Stop trying so hard; stop expecting attention, and approval, and just use what you have.

You might not value what you have. You might sound like Moses arguing with God:

"But I can’t speak well. . . I’m no good with crowds. . . I can’t. . . I don’t. . . I, I, I ".

God asked the reluctant Moses what he had in his hand.

A humble shepherds staff.

God said, fine. We'’ll use that. It's ENOUGH for God.

Whatever you have,

it is sufficient for you to be used by God in great and mighty ways.

You just need to feel comfortable in your own skin.

Stop looking around with sad eyes at everyone else, and look at what you have in your very own hand, and if it’s just a humble shepherd’s staff to you. Well, okay fine. It’s enough. It’s yours. It works. Grip it. Use it. See the results. Embrace what you have and use that. Don't embrace what you don't have and make yourself feel sad.

Stop putting your focus on what you lack, and put your focus on what you have, and exploit that.

“I tell you what, public opinion is a weak tyrant compared with our own private opinion.

"What a man thinks of himself, that it is which determines, or rather indicates, his fate." ”Henry David Thoreau (1817-1862)

Perhaps it is just maturity and growing up, that only comes with time, to learn to just be who you are, and work on improving you, and not waste too much energy twisting and contorting yourself trying to conform.

Laughing with other people. . . people finding you attractive. . . and giving you attention, are NOT proper goals.
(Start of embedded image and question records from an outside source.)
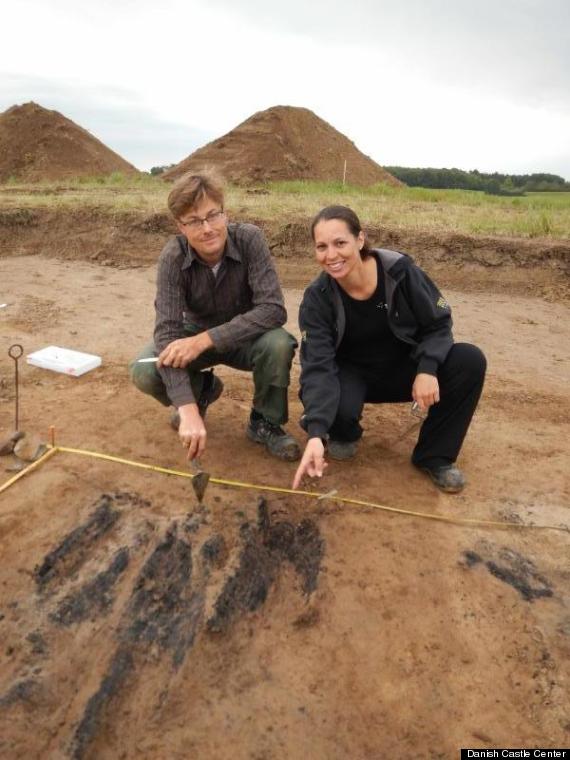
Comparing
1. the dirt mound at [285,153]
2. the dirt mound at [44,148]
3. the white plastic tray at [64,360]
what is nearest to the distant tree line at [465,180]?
the dirt mound at [285,153]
Those are actually effects. They are the side effects of confident people out seeking other goals, but sharing some time together. Don't chase effects.

Chasing the effects, will only guarantee that you enjoy few of them, if ever. The irony is that you are likely to only find these things if you forget about them, and they begin to happen naturally as you pursue goals of more substance.

Life can be fine, and you can still be a success, without ever attracting and impressing anyone.

But I think you will begin to “attract and impress people” – - when you have a worthy goal, and they see you making progress and living it.